Communication de crise : prendre la parole quand tout vacille.

RVRaphaël Vidal11 mars 202610 min de lecture
Plusieurs micros tendus en conférence de presse, lumière froide d'une salle saturée

Comprendre la crise avant de tenter d'y répondre.

Une crise n'est pas seulement un événement grave : c'est un événement qui menace la légitimité ou la confiance accordée à l'organisation. Cette définition, plus exigeante que la simple notion d'incident, change la façon de communiquer. Réparer un dommage matériel relève de la gestion opérationnelle ; restaurer la confiance relève de la parole. Tout l'art de la communication de crise tient dans ce second registre.

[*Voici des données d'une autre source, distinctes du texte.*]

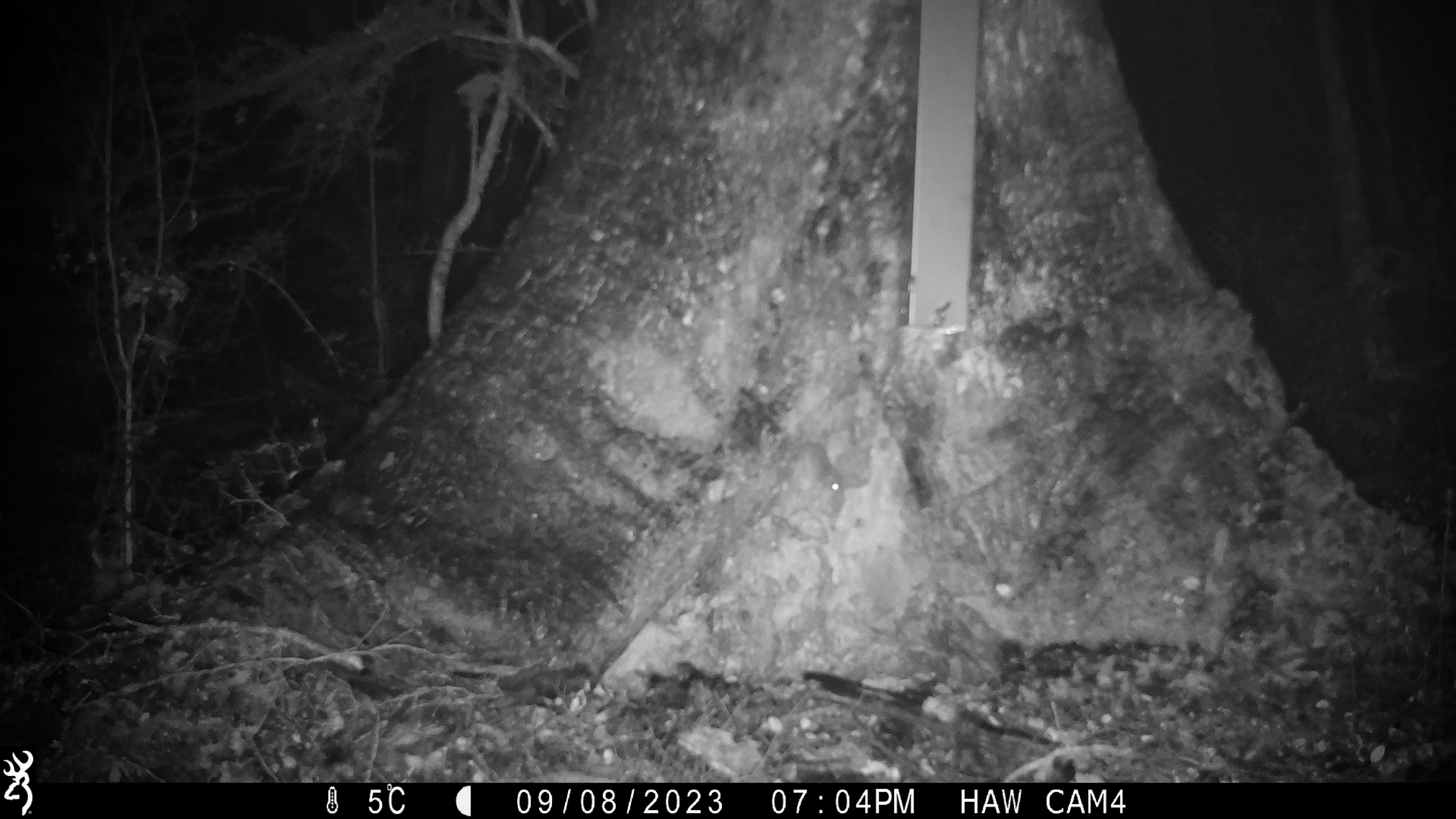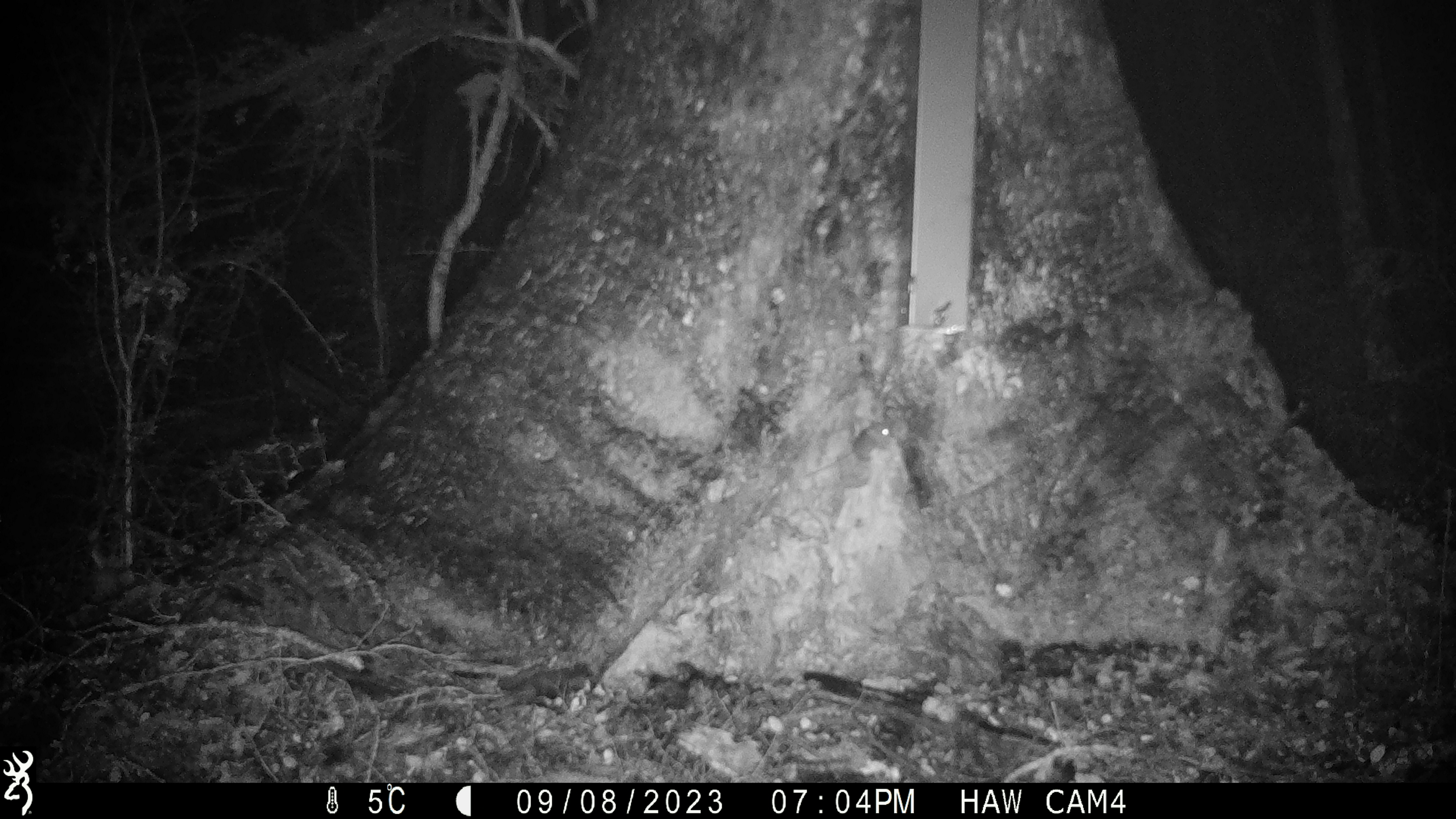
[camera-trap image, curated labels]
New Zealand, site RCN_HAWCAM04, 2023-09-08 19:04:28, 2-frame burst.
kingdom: Animalia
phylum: Chordata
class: Mammalia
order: Rodentia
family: Muridae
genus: Mus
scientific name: Mus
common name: mouse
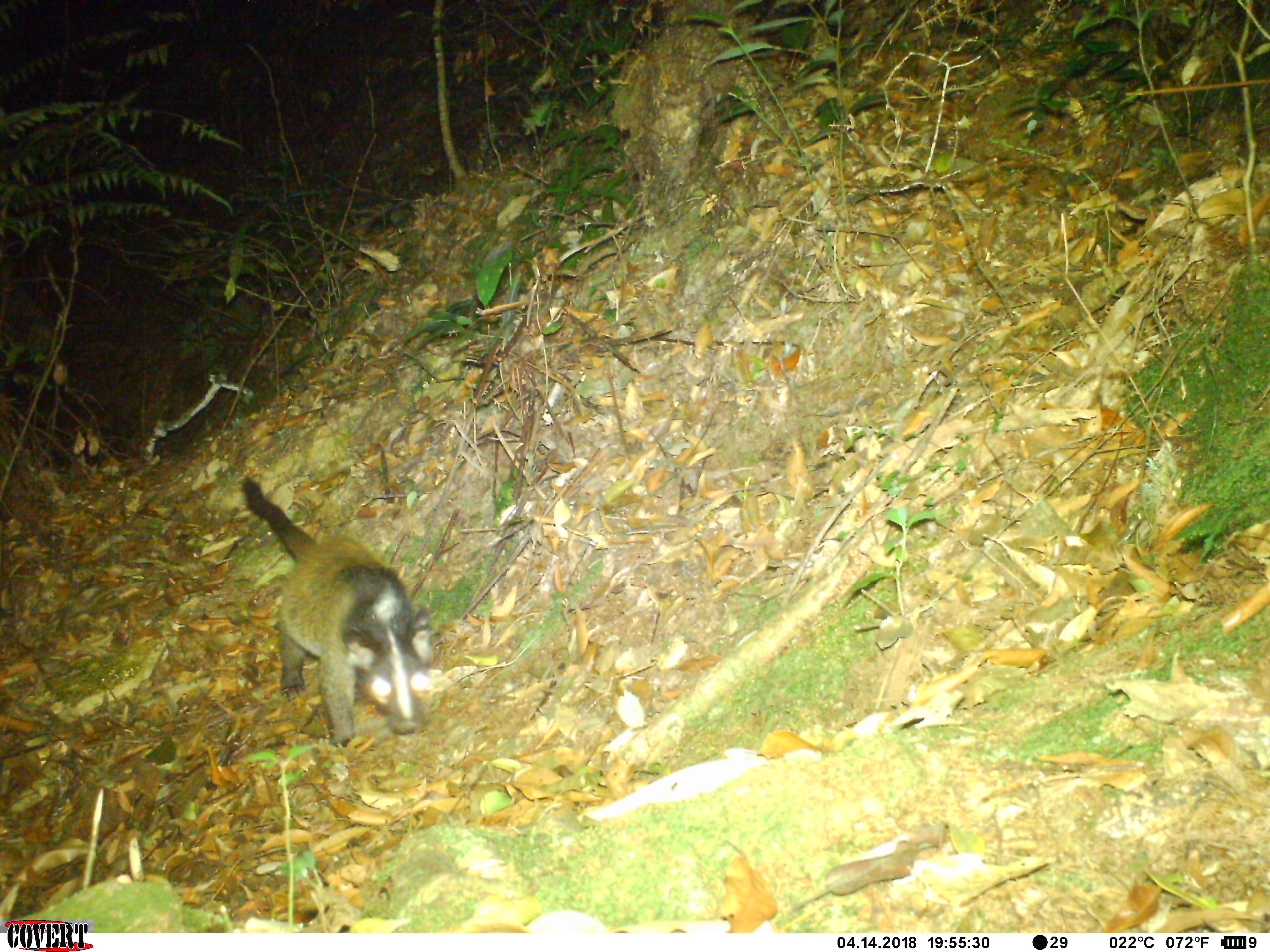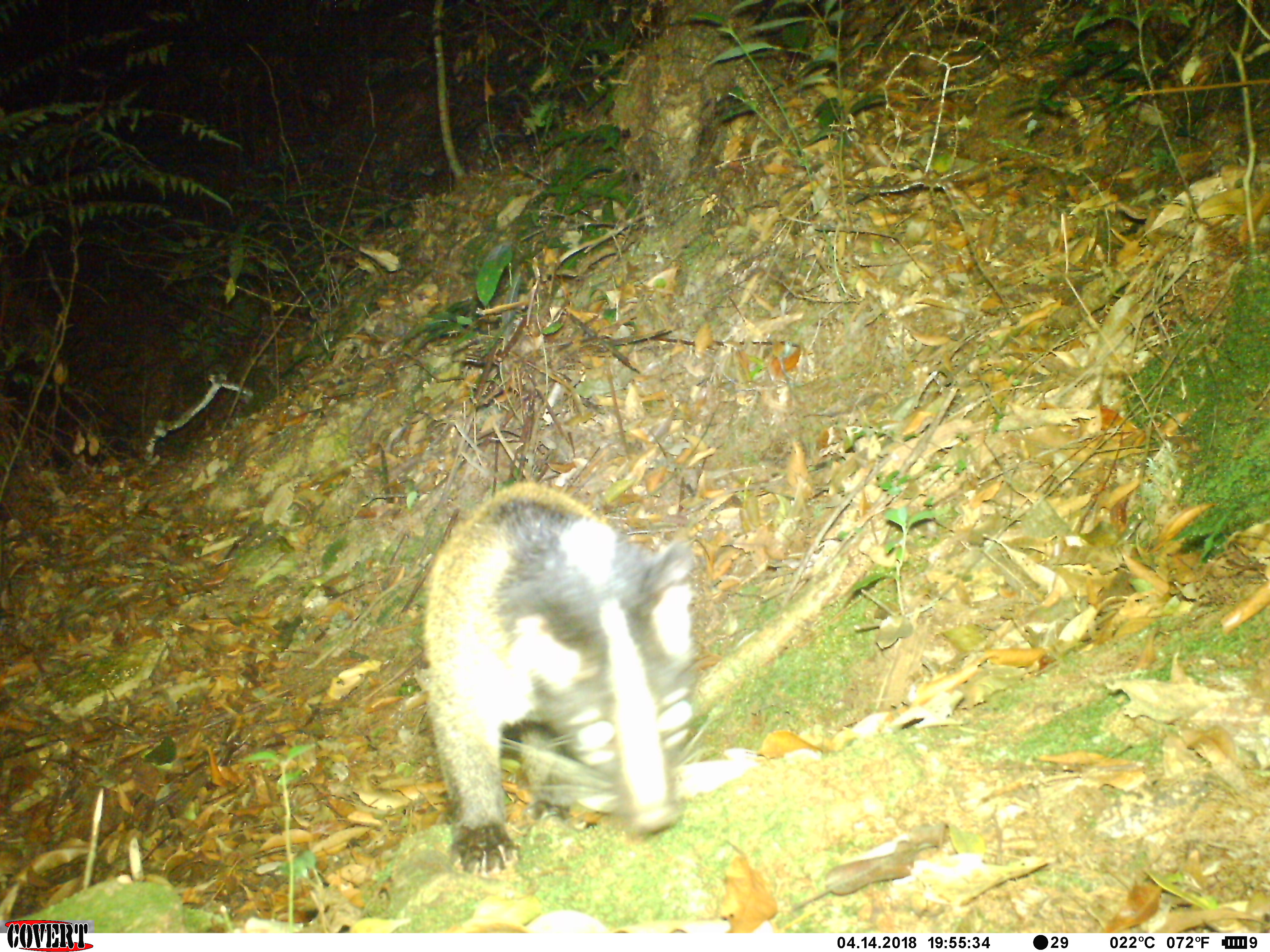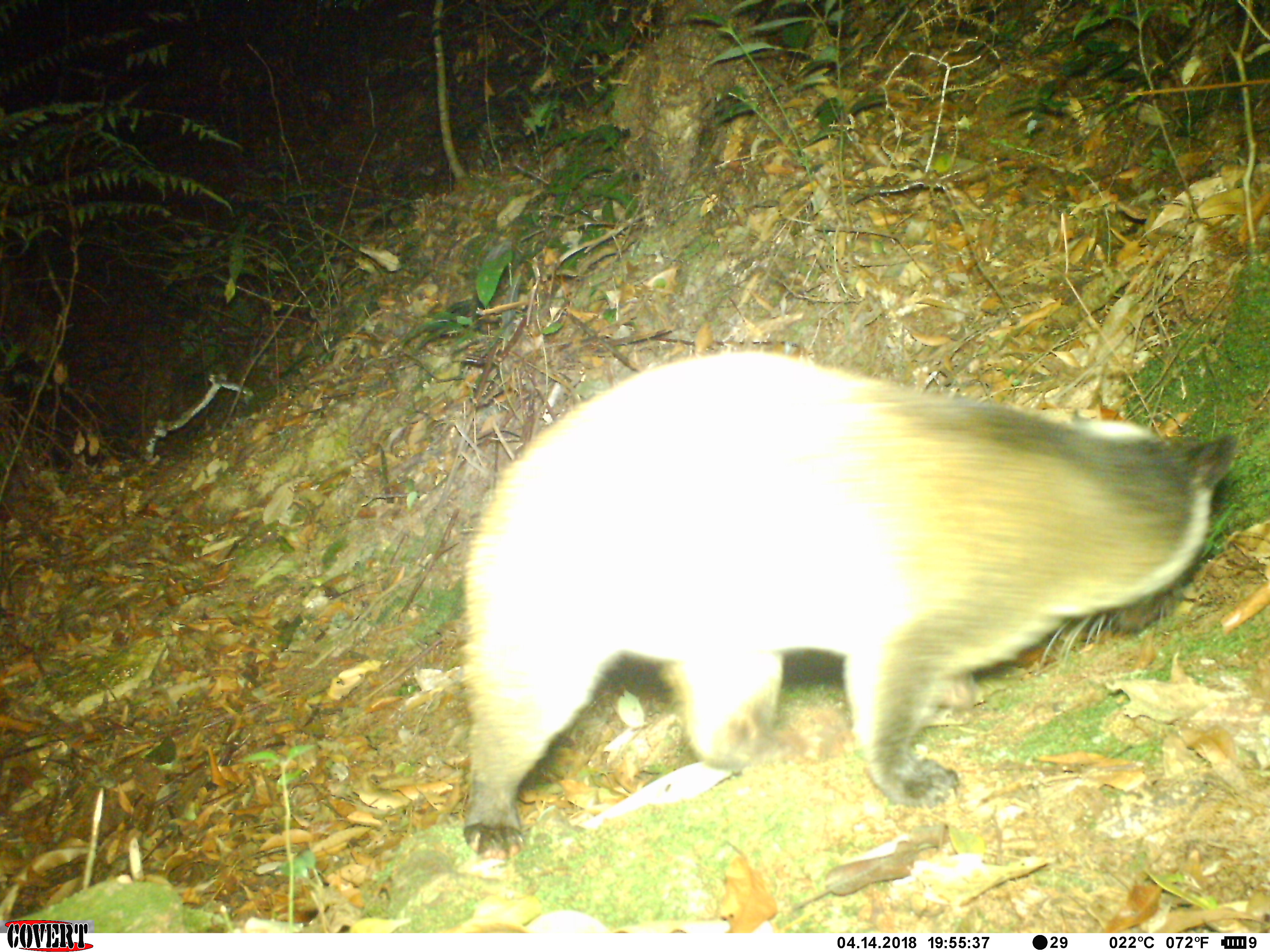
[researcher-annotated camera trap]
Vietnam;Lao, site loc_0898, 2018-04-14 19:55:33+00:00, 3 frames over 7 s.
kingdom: Animalia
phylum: Chordata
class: Mammalia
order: Carnivora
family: Viverridae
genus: Paguma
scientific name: Paguma larvata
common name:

Au studio, nous accompagnons régulièrement des cellules de crise sur des dossiers à fort enjeu : rappels produits, accidents industriels, mises en cause médiatiques. Ce que nous observons, presque toujours : ce ne sont pas les faits eux-mêmes qui décident de la résolution, mais la qualité de la parole portée pendant les premières heures.

En crise, le silence est toujours une réponse — la pire de toutes.Adage transmis dans nos sessions Communication de crise

Temps 1 — La parole d'urgence : les six premières heures.

Les six premières heures décident souvent de la suite. Une parole rapide, sobre, factuelle, qui reconnaît la situation et signale la mobilisation, désamorce la moitié des emballements possibles. À l'inverse, un silence prolongé construit un récit en l'absence de la voix officielle, et ce récit est presque toujours plus défavorable que ce qu'un communiqué prudent aurait produit.

  • Reconnaître les faits dans leur dimension humaine (« Nous mesurons l'inquiétude que cette situation suscite »).
  • Dire ce que l'on sait, sans extrapoler.
  • Dire honnêtement ce que l'on ne sait pas encore et quand on le saura.
  • Désigner un point de contact dédié et un calendrier de prochaines communications.

Temps 2 — La parole de structuration : 48 à 72 heures.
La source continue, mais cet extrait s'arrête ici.